Outside Markets as of 6:30am: Dollar Index up 0.359% at 92.9940; Euro down 0.445% at 1.18470; Aussie Dollar down 0.618% at 0.78850; S&P’s are down 1.25 at 2495.75; Dow futures are down 3.00 at 22,273.00; 10-yr futures are unchanged; Crude Oil is down $0.10 at $52.12; Heating Oil Is down $0.0139 at $1.8356; Paris Milling Wheat is up €1.00 at €167.00/MT; Paris Rapeseed is up €2.75 at €373.25/MT; Dalian corn closed up 0.70%, Dalian soybeans finished up 0.13%, Dalian soy oil closed down 0.29% and Dalian meal closed down 0.50%.
While lower this morning, crude oil has been steadily working higher and hit the highest level since April 19th earlier this morning. Similarly, but even more impressive, Brent Crude futures hit the highest level since July 2015. Support can be found from a host of issues including Kurdistan, the autonomous region in Iraq, holding a referendum on independence which could potentially disrupt oil exports from the area. Adding to the momentum was Turkey’s president Recep Tayyip Erdogan saying he opposed the independence referendum and would shut off the export pipeline which runs from Kurdistan to Turkey’s Mediterranean port of Ceyhan. Also supporting oil has been strong imports from China as they look to rebuild their strategic petroleum reserve. Hedging is said to be accelerating among US oil producers with oil firmly above $50.00/bbl, a breakeven price for many.
Fair amount of rain on the radar this morning including the southern plains, mid-south and Great Lakes. Rains in the last 24-hours fell on a line from N-TX to N-IA with most areas receiving 0.50-1.00” and locally up to 3.00” in KS/OK/TX. Rains will continue to fall in the southern plains for the next 3-days, bringing another 1.00-4.00”, mainly to TX and SW-OK, although this is lighter than the 10.00” amounts being forecast a few days ago. The next round of moisture for the corn belt will be Sunday/Monday in E-NE/IA/S-MN where another 0.50-0.80” is expected. Otherwise, most of the Midwest should be fairly dry the next 7-days, allowing harvest to accelerate. Temps look to remain above normal for the 6-10 and 8-14 for the entire Midwest, while the ECB is below normal on precip and the Northern Plains are above normal during that time frame.

[Provided material]:
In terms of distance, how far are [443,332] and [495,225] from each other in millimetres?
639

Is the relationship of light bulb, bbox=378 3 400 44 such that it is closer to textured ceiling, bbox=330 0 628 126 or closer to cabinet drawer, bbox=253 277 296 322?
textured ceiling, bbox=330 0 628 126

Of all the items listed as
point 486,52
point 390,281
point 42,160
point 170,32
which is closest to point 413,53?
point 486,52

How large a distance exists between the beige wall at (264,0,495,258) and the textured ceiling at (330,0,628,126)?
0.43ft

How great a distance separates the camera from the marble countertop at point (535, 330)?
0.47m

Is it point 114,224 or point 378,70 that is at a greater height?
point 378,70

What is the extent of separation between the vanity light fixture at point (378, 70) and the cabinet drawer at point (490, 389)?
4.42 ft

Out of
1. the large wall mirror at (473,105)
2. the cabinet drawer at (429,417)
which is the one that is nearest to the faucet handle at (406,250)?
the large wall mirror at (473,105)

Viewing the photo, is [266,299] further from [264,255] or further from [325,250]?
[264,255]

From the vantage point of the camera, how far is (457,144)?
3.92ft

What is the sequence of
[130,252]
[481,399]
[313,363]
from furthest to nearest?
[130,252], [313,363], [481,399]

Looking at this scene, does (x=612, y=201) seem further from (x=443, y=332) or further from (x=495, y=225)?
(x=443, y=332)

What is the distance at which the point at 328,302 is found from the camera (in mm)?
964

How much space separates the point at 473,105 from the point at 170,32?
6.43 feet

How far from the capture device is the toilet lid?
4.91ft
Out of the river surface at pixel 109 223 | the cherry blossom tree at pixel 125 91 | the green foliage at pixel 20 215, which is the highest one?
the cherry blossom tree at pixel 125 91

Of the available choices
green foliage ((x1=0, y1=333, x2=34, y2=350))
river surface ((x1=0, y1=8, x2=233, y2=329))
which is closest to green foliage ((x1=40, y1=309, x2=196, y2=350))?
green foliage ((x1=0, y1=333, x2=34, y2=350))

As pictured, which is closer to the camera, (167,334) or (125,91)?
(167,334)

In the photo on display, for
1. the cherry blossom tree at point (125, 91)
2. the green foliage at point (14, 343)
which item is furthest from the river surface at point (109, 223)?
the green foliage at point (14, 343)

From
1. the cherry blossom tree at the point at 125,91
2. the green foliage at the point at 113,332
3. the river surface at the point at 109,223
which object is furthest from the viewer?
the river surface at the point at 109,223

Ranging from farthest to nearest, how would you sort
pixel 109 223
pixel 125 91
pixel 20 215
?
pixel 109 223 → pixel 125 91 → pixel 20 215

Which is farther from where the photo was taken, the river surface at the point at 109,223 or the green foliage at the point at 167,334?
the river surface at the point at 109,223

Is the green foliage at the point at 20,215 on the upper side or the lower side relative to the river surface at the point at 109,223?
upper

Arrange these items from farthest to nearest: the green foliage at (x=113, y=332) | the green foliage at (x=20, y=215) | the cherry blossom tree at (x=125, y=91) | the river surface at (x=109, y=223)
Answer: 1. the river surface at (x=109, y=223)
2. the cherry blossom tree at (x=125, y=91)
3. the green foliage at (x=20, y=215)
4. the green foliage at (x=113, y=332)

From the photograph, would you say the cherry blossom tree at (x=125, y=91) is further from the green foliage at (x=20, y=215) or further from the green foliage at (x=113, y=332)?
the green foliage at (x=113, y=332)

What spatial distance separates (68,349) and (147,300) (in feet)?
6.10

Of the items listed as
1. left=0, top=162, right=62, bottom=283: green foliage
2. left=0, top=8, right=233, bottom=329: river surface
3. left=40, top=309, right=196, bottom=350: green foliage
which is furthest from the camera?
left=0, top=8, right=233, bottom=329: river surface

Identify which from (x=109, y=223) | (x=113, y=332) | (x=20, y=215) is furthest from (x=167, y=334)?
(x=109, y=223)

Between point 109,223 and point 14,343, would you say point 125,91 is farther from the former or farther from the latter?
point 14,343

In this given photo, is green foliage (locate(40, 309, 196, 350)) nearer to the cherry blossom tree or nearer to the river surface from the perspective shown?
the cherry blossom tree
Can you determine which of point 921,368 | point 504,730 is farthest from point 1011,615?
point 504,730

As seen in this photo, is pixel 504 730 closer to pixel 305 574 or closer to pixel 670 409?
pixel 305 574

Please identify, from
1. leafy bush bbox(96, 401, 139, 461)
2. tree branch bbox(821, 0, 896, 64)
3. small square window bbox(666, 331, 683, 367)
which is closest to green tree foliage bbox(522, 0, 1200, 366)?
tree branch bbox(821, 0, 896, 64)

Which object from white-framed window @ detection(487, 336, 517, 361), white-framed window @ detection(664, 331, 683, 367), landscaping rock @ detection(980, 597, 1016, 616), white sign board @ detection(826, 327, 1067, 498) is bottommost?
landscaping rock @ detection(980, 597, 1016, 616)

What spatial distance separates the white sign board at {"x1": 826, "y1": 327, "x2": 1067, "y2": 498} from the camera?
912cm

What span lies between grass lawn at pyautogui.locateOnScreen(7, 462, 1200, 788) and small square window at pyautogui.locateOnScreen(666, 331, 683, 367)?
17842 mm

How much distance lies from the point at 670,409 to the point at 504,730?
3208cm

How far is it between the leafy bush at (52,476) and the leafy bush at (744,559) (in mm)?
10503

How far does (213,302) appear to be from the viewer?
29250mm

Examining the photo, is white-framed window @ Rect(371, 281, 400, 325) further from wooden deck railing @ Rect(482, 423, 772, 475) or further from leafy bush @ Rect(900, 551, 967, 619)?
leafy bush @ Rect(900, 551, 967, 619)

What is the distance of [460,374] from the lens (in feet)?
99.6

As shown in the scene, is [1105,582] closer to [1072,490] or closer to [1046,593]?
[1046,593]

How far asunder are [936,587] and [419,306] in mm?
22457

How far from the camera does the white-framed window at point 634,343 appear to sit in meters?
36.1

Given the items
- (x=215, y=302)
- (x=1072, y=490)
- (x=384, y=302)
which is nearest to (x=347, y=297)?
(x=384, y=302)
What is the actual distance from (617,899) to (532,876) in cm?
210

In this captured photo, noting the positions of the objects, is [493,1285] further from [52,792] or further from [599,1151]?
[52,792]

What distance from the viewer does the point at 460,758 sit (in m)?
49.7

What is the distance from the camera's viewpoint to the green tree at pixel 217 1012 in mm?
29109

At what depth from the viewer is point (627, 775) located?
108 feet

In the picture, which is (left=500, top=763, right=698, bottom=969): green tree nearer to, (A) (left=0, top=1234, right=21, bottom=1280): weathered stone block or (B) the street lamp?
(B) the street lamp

[Given instruction 1]: Using the market report, decide whether each statement agrees with it: (a) Brent Crude futures reached their highest level since July 2015; (b) S&P futures were higher as of 6:30am; (c) the rain now forecast for the southern plains is heavier than what was forecast a few days ago. Answer yes or no for each and quote the deciding words.
[Given instruction 2]: According to the market report, why is hedging accelerating among US oil producers? Explain in one to three sentences.
[Given instruction 3]: Please transcribe the part of the market report that opens with the words containing "Outside Markets as" and closes with "closed down 0.50%.".

[Correct response 1]:
(a) Yes: "Brent Crude futures hit the highest level since July 2015."
(b) No: "S&P’s are down 1.25 at 2495.75."
(c) No: "this is lighter than the 10.00” amounts being forecast a few days ago."

[Correct response 2]: Hedging among US oil producers is said to be accelerating because oil is firmly above $50.00/bbl. That level is a breakeven price for many producers.

[Correct response 3]:
Outside Markets as of 6:30am: Dollar Index up 0.359% at 92.9940; Euro down 0.445% at 1.18470; Aussie Dollar down 0.618% at 0.78850; S&P’s are down 1.25 at 2495.75; Dow futures are down 3.00 at 22,273.00; 10-yr futures are unchanged; Crude Oil is down $0.10 at $52.12; Heating Oil Is down $0.0139 at $1.8356; Paris Milling Wheat is up €1.00 at €167.00/MT; Paris Rapeseed is up €2.75 at €373.25/MT; Dalian corn closed up 0.70%, Dalian soybeans finished up 0.13%, Dalian soy oil closed down 0.29% and Dalian meal closed down 0.50%.